Since my diagnosis I have found myself developing a passion for raising awareness for this “ugly step-child” of diseases and I have also found that my passion has positively infected others who have told me how they have started telling more people about the disease. It’s like a game of dominos really – we just have to topple the first one to start spreading the word. In my case, I was particularly inspired by my fiancé’s late mother-in-law. I only ever knew her when she had cancer, but she was an incredibly strong woman. She was unbelievably stubborn, proud and aware and refused to admit weakness even shortly before she died. In the last few days, we saw her deteriorate, but what always struck me about Gayle Fischer was the way she took charge of her own illness, did the research she needed and insisted that the doctors listen to her. Both her sons suffer from chronic illness and we are working on getting them as well as possible, but I am spurred on by the inspiration that she endowed in me.

What are your experiences with autoimmune disease? Do you have any autoimmune diseases other than thyroid disease and what are your suggestions for raising awareness?

Looking forward to hearing from you!

Love,

Sarah

10 Responses to “What does awareness mean to me (an article in honor of National Autoimmune Diseases Awareness Month – March 2010)?”

  1. Graves Disease symptoms 11 January 2011 at 7:17 am Permalink

    Congrats on the fantastic internet site! Reads very well and seems to be fantastic.

    • Sarah Downing 15 January 2011 at 1:28 am Permalink

      Thank you very much!

  2. anita 18 January 2011 at 11:54 pm Permalink

    hey sarah! great post. ugly stepchild indeed! you nailed it. and the cluster factor is, well, a cluster….

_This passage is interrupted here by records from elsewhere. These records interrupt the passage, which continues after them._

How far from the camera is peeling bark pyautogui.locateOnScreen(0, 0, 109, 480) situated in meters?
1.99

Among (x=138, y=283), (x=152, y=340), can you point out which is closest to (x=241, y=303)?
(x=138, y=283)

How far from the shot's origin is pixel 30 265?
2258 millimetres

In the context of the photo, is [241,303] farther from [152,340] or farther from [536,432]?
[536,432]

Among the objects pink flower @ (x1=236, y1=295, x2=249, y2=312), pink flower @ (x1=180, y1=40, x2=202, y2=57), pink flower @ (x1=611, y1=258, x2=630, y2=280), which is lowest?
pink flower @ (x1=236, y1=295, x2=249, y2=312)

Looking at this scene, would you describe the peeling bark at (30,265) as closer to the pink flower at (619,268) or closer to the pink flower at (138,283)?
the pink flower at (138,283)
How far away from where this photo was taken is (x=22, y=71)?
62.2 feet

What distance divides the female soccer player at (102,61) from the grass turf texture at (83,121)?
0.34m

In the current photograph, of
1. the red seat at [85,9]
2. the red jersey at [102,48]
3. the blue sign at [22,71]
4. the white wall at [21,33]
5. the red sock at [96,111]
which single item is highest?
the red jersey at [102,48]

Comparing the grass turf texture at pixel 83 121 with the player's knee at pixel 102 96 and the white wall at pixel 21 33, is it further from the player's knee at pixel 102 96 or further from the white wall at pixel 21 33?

    having hashi’s, gluten intolerance, and some strange RA/lupus hybrid, i struggle daily with multiple issues.

    -first and most aggravating and fortunate, buy turns, is the fact that i “don’t look sick.” sigh. i’m glad i don’t look like a walking disease, but my body is going crazy on the inside and things don’t look nearly as normal.

    – nutrition. i have to spend a chunk of every day fighting to get enough vitamins and nutrition, even tho i eat a wide range of healthy foods. the average person eats a balanced meal, steps away from the table and says: “right. done and dusted. vitamins in, illness thwarted.” not me. it’s always a struggle.

    – pain. pain pain pain. that’s enuff on THAT little subject!!

    -weight issues, water retention, stiffness, fatigue, depression and the list goes on.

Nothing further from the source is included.